Since this pandemic really took off in March, Bateman and Madigan have developed increasingly greater testing capability.
“Back when we brought this on in March, we were talking 20-40-60 was a big day. We’re at 10 times that. We’ve consistently tested 500 or 600 people in a day,” she said. “Supply has been a challenge across all the systems, but that’s also why we brought on so much different capability to make sure that we’re always able to move forward a test for our patients.”
COVID-19 first struck in the U.S. in the Pacific Northwest. Madigan was up and running with its response while most DoD facilities were still unaffected; it provides nearly all of the testing needs in the area for Army, Navy, Air Force and some Coast Guard, Reserve and Guard units as well. This has put Madigan and Bateman squarely in the spotlight for leaders in the DoD.
In the last few months, Bateman has shared her lab and knowledge with Gen. James McConville, the chief of Staff of the Army and Lt. Gen. Ronald Place, the director of the Defense Health Agency.
“He had very clearly been taking notes and following the development of all the testing systems and the implementation across the Army. We were able to show him the actual instruments, what was already on board and what was planned to come on board,” said Bateman of McConville’s impromptu visit that he asked to have added to his schedule specifically to see its operations.
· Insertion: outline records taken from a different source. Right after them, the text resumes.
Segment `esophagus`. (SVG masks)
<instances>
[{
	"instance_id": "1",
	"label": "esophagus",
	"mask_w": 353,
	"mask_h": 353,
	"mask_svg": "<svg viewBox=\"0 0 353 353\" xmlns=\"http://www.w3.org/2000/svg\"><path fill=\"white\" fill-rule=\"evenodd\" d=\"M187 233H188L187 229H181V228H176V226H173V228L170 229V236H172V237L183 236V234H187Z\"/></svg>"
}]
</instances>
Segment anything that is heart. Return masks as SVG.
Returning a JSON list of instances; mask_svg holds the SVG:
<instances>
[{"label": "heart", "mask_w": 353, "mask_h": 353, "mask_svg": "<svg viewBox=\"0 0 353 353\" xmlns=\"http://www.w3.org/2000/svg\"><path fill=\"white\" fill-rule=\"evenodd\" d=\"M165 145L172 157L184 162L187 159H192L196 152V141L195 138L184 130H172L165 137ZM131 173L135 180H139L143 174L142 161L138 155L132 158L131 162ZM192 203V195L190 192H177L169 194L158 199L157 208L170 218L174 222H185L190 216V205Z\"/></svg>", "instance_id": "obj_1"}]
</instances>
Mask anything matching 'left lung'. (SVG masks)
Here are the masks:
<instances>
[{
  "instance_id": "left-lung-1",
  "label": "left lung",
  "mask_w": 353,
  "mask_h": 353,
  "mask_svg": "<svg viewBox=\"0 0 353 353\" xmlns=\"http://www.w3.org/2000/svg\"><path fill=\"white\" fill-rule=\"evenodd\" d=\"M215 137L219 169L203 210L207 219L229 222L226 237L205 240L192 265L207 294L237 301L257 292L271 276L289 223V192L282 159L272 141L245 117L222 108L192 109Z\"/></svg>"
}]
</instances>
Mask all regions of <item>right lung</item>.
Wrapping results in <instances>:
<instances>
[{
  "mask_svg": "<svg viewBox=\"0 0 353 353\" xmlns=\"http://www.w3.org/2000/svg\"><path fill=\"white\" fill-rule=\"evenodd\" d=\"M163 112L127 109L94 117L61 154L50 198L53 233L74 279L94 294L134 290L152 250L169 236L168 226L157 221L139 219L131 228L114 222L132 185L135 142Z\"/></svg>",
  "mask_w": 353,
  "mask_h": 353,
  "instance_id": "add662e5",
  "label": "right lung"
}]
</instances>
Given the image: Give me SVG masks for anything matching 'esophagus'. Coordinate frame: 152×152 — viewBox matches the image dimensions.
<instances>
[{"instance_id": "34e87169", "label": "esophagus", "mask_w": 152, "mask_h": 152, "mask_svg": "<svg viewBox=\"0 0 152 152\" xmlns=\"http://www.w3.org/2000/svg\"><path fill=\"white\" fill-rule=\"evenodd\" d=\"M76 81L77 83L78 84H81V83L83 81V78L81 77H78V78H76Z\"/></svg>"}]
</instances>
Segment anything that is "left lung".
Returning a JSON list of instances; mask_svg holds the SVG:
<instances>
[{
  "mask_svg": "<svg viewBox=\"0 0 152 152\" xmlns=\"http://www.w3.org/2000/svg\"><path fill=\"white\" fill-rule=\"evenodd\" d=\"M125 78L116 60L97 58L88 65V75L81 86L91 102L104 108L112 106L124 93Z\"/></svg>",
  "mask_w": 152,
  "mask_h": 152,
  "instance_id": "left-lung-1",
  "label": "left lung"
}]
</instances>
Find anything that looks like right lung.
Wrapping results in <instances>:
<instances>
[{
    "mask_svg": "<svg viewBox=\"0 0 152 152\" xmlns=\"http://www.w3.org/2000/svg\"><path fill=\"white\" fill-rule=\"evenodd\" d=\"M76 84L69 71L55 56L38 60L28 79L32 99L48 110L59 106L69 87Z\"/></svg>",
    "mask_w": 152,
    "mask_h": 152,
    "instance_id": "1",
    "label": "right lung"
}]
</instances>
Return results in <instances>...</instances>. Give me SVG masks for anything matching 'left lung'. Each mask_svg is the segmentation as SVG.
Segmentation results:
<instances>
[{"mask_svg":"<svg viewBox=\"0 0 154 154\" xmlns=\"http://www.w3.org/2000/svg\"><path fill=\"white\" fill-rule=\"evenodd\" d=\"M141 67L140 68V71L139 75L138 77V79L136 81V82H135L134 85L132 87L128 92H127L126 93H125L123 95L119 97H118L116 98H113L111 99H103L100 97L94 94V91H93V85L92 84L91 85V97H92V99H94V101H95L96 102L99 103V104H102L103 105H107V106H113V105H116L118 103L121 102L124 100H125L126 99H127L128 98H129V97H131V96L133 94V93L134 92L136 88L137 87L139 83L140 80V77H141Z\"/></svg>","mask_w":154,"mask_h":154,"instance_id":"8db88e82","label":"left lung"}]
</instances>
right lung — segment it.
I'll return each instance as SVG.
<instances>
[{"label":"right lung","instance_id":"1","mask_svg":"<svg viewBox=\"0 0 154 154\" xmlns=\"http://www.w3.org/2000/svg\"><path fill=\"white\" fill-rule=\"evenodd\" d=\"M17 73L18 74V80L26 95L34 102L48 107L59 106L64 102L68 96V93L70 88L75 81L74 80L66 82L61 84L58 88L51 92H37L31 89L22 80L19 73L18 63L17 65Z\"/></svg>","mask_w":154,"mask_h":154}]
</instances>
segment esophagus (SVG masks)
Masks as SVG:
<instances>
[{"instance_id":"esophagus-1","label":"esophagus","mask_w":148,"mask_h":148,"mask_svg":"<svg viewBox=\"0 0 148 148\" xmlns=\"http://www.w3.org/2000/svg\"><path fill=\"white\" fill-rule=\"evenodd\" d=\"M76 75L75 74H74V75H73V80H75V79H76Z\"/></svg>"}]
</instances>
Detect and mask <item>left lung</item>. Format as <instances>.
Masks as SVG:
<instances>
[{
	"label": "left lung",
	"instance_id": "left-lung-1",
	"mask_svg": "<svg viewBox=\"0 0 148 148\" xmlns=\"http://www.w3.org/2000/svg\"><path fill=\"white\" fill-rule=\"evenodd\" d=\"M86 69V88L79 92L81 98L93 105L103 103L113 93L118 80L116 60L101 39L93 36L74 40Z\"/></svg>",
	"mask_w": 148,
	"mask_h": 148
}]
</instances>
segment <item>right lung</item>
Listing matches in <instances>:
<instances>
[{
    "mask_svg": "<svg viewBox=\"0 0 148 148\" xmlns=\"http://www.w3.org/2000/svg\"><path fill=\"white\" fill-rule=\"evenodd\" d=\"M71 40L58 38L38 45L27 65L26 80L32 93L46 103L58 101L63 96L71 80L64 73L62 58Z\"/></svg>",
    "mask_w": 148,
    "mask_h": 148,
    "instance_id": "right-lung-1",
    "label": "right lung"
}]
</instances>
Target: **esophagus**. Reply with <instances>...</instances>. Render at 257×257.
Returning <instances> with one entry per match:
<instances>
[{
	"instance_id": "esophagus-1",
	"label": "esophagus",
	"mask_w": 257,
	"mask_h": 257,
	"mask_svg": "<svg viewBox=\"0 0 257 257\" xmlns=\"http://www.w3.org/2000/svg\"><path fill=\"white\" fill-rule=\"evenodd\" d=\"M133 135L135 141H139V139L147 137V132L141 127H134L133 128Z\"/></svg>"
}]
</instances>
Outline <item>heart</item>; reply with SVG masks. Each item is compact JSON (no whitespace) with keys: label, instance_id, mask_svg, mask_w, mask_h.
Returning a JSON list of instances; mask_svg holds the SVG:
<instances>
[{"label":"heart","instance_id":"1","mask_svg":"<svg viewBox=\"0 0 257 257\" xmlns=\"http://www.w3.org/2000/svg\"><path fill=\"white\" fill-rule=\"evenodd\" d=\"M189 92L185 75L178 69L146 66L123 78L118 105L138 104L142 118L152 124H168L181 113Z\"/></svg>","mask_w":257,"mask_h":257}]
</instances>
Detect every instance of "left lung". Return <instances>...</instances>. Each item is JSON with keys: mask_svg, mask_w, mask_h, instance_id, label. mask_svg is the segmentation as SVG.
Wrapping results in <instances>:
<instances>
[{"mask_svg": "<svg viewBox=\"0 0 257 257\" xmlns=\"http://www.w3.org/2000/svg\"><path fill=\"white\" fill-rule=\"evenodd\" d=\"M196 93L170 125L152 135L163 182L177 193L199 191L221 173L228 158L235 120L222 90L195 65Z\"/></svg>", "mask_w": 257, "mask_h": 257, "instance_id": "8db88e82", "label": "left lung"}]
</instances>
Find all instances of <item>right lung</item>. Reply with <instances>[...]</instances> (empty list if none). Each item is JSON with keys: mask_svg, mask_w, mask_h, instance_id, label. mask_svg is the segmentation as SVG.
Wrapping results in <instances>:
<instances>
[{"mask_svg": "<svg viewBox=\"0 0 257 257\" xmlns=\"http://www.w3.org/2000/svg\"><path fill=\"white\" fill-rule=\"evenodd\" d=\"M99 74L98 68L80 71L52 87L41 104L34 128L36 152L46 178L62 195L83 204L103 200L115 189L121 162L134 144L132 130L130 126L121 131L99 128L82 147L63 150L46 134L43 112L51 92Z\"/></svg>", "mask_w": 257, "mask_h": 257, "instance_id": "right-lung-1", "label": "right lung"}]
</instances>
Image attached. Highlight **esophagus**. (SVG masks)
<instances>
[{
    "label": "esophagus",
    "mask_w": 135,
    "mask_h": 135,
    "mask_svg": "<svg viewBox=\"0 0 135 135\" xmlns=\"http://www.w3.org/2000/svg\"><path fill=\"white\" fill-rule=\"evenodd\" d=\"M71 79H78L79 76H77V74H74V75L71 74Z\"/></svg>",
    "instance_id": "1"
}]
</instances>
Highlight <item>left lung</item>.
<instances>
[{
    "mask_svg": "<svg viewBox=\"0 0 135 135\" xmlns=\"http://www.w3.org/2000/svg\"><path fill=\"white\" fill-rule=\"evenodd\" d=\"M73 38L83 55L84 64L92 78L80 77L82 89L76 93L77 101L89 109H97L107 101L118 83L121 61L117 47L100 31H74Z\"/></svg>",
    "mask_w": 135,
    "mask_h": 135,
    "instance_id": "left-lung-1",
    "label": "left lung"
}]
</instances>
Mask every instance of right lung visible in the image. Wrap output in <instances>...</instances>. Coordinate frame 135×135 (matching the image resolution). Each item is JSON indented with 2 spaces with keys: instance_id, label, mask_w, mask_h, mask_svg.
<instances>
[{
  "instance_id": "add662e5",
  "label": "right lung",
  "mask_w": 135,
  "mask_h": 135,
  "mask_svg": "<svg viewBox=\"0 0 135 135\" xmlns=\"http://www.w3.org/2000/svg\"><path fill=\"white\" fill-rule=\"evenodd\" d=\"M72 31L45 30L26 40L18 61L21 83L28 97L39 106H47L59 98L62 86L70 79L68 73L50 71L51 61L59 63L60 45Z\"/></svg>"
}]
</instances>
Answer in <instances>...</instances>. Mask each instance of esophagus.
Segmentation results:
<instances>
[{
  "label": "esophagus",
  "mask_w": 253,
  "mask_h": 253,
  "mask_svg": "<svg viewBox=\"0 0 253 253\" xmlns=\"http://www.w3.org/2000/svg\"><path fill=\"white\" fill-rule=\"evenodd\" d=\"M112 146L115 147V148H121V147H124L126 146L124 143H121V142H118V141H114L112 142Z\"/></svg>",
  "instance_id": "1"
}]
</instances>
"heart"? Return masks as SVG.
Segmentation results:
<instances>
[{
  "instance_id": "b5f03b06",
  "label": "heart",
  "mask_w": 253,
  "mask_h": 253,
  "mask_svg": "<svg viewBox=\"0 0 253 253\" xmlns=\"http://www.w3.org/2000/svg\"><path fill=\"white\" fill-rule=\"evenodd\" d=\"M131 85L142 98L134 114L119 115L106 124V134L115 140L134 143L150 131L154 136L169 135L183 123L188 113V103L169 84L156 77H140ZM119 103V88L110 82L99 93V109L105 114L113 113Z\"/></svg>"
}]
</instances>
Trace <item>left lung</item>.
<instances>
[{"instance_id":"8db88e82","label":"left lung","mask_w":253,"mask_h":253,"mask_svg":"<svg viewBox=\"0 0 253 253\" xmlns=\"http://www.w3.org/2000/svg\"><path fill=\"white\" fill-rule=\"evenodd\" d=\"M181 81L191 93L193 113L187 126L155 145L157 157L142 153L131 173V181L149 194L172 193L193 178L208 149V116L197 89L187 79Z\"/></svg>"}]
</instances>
Place was also interested in seeing the instrumentation and what testing is onboard; he also absorbed information on how the lab helps project for the command what supply lines and needs for capability look like.
Looking ahead, Bateman expects some of those needs to include the incorporation of COVID-19 into the coming respiratory season. That will take more collaboration, as so much in dealing with this pandemic has.
“I am just absolutely impressed with how Madigan has really pulled together from different areas that don’t always work together, all coordinating all these various efforts. It’s really a hospital list because it’s such a change to how we do things. It’s very encouraging to be able to see everybody come together to tackle those problems. No one section would be able to have the solution set,” she said.
She also looks forward to filling some of the gaps in knowledge we have about the virus and the toll it takes on the body.
With the understanding that exists about the disease now there are significant gaps in knowledge concerning transmissibility, the development of disease from one person to the next, the true rate of mortality, what will confer long-term immunity and what the long-term effects on health will be for the survivors.
“The best that we can do is understand as much of the science as we can, understand where there are still gaps and limitations in knowledge and advise appropriately,” said Bateman. “I'd say over the course of the next year we're going learn a lot scientifically on this but we're still going be learning stuff about it 10 years from now.”